Edward Burtynsky, Dandora Landfill #3, Plastics Recycling, Nairobi, Kenya 2016

 

di Marco Belpoliti

 

Tutto quello che scartiamo è colorato. Lo sono le plastiche, di cui facciamo ampio uso, anche se non dovremmo. Blu è il latte, rosse e trasparenti le bottigliette della Coca Cola, verde l’acqua frizzante, bianca la naturale, e anche i contenitori dei detersivi. Quello che gettiamo nella spazzatura finisce quasi sempre in luoghi speciali, le discariche, dove qualcuno prova a riciclare i nostri scarti. Edward Burtynsky ha fotografato dall’alto uno di questi spazi, a Nairobi. A un primo sguardo sembra un’installazione artistica, una di quelle che si vedono nei musei: mucchi di plastiche divise per colore, quasi una palette estesa. In alto ci sono i verdi, punteggiati di rosso; a lato, sulla destra, i bianchi; quindi ampie macchie arancioni e al centro grandi teli trasparenti. Ci stanno sedute sopra tre persone, due indossano camicie az-zurre, la terza una maglia rossa.

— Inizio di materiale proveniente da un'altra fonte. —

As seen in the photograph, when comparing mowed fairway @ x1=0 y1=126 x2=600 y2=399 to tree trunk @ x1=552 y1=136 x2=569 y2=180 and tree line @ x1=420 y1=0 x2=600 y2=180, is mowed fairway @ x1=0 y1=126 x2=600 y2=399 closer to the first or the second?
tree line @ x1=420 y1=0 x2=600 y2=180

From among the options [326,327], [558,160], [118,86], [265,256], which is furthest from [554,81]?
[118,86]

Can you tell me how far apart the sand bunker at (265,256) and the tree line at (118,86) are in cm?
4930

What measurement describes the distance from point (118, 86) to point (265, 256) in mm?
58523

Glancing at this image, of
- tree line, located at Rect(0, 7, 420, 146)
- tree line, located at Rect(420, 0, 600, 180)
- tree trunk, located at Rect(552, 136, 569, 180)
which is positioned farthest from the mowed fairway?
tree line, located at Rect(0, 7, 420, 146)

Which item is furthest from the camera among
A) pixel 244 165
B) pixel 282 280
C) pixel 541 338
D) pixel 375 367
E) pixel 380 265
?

C’è un cane sul mucchio, al centro, uno dei tanti cani africani che ti seguono dovunque, e poi una motocicletta con un portapacchi blu nel vialetto tracciato tra le plastiche. I ragazzi stanno dividendo le bottigliette secondo il colore, assemblandole dentro contenitori, a loro volta di plastica. Il colore dominante sembra il verde. Manlio Brusatin nel suo libro Verde (Marsilio) ci ha avvisati: «Il colore è più ciò che si pensa che ciò che si vede ». Non è solo una precisa lunghezza d’onda, o una sensazione, ma anche un’idea, un pensiero. Che quadro sarebbe questo, se l’avesse dipinto un artista?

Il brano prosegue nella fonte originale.